PROVIDED DATA:
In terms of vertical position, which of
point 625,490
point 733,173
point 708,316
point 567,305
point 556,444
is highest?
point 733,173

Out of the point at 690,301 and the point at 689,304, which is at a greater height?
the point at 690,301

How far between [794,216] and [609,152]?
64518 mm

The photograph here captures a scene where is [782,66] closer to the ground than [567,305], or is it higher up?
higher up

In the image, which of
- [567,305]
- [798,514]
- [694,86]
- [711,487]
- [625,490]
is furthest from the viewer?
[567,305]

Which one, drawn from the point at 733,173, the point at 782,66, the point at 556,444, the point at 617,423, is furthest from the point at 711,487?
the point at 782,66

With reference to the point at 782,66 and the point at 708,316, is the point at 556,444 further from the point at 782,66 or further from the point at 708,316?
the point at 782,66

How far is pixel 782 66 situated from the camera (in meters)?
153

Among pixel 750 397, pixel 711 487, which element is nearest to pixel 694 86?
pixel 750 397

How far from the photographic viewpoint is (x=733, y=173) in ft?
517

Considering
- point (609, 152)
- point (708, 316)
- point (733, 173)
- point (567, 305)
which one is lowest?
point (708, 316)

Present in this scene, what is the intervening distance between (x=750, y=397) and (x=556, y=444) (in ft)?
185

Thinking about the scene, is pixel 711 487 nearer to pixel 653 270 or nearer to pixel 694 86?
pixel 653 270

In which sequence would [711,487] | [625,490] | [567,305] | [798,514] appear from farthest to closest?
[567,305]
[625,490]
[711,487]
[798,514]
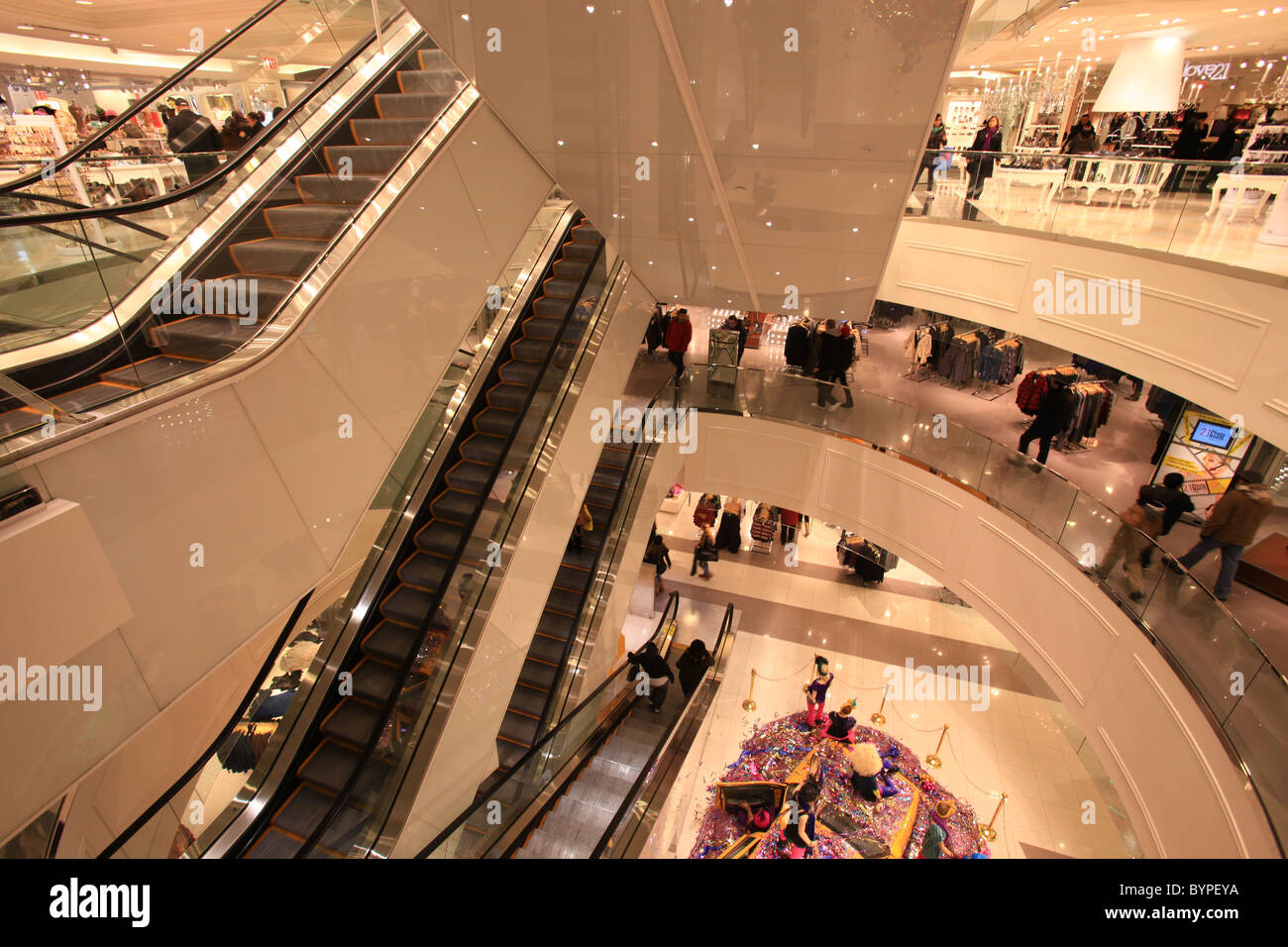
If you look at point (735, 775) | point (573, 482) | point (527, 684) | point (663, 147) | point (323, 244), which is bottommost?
point (735, 775)

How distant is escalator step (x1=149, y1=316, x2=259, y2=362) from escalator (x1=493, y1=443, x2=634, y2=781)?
3691 millimetres

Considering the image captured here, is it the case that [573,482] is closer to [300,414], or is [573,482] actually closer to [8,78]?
[300,414]

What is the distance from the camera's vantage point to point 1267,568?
18.3 feet

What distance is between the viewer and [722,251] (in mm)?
5133

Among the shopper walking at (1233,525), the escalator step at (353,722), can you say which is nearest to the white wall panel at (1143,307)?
the shopper walking at (1233,525)

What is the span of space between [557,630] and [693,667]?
2.42 meters

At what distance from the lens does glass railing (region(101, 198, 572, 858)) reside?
4.49 meters

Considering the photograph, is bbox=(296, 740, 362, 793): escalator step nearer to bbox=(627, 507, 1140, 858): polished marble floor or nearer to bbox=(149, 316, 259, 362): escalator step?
bbox=(149, 316, 259, 362): escalator step

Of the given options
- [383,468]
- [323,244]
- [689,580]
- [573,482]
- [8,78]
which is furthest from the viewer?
[689,580]

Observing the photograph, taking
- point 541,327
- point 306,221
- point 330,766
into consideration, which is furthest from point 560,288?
point 330,766

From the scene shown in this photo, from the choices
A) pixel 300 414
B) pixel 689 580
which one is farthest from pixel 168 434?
pixel 689 580

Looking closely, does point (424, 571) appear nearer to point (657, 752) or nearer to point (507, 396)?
point (507, 396)

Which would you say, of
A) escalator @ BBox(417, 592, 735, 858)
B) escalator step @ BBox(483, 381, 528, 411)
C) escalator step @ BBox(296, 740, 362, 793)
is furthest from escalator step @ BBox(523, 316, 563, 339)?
escalator step @ BBox(296, 740, 362, 793)
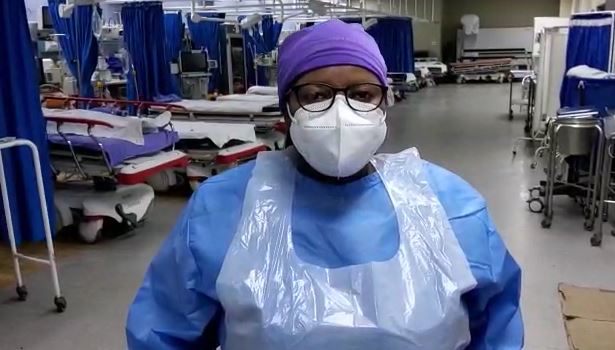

TASK BRIEF: Reproduce all of the data above verbatim, leaving out the pictures.

SOLUTION BELOW:
In terms of vertical position, which of
point 625,490
point 733,173
point 708,316
point 567,305
point 556,444
is highest?
point 733,173

Out of the point at 690,301 and the point at 689,304, which is at a greater height?
the point at 690,301

How far between [794,216] and [609,152]?
64518 mm

The photograph here captures a scene where is [782,66] closer to the ground than [567,305], or is it higher up?
higher up

In the image, which of
- [567,305]
- [798,514]
- [694,86]
- [711,487]
- [625,490]
is furthest from the viewer?
[567,305]

Which one, drawn from the point at 733,173, the point at 782,66, the point at 556,444, the point at 617,423, is furthest from the point at 711,487?
the point at 782,66

With reference to the point at 782,66 and the point at 708,316, is the point at 556,444 further from the point at 782,66 or further from the point at 708,316?
the point at 782,66

How far is pixel 782 66 situated from the camera (in meters)?
153

Among pixel 750 397, pixel 711 487, which element is nearest to pixel 694 86?
pixel 750 397

How far from the photographic viewpoint is (x=733, y=173) in ft?
517

Considering
- point (609, 152)
- point (708, 316)
- point (733, 173)
- point (567, 305)
which one is lowest?
point (708, 316)

Present in this scene, what is the intervening distance between (x=750, y=397) and (x=556, y=444) (in ft)?
185

Thinking about the scene, is pixel 711 487 nearer to pixel 653 270 or nearer to pixel 694 86?
pixel 653 270

In which sequence would [711,487] | [625,490] | [567,305] | [798,514] appear from farthest to closest?
[567,305]
[625,490]
[711,487]
[798,514]
If you look at point (735, 775) | point (573, 482) | point (527, 684) | point (663, 147) | point (323, 244), which is bottommost?
point (735, 775)

How distant is escalator step (x1=149, y1=316, x2=259, y2=362) from escalator (x1=493, y1=443, x2=634, y2=781)?
3691 millimetres

Considering the image captured here, is it the case that [573,482] is closer to [300,414], or is [573,482] actually closer to [8,78]?
[300,414]

What is the distance from the camera's vantage point to point 1267,568?
18.3 feet

What distance is between the viewer and [722,251] (in mm)?
5133

Among the shopper walking at (1233,525), the escalator step at (353,722), can you say which is nearest to the white wall panel at (1143,307)?
the shopper walking at (1233,525)

What is the span of space between [557,630] and [693,667]?
2.42 meters

At what distance from the lens does glass railing (region(101, 198, 572, 858)) reside?
4.49 meters

Considering the photograph, is bbox=(296, 740, 362, 793): escalator step nearer to bbox=(627, 507, 1140, 858): polished marble floor or nearer to bbox=(149, 316, 259, 362): escalator step?
bbox=(149, 316, 259, 362): escalator step

Of the given options
- [383,468]
- [323,244]
- [689,580]
- [573,482]
- [8,78]
which is furthest from the viewer?
[689,580]

Observing the photograph, taking
- point 541,327
- point 306,221
- point 330,766
into consideration, which is furthest from point 560,288?
point 330,766

From the scene shown in this photo, from the choices
A) pixel 300 414
B) pixel 689 580
which one is farthest from pixel 168 434?
pixel 689 580

Looking closely, does point (424, 571) appear nearer to point (657, 752) or nearer to point (507, 396)?
point (507, 396)

Which would you say, of
A) escalator @ BBox(417, 592, 735, 858)
B) escalator step @ BBox(483, 381, 528, 411)
C) escalator step @ BBox(296, 740, 362, 793)
is furthest from escalator step @ BBox(523, 316, 563, 339)?
escalator step @ BBox(296, 740, 362, 793)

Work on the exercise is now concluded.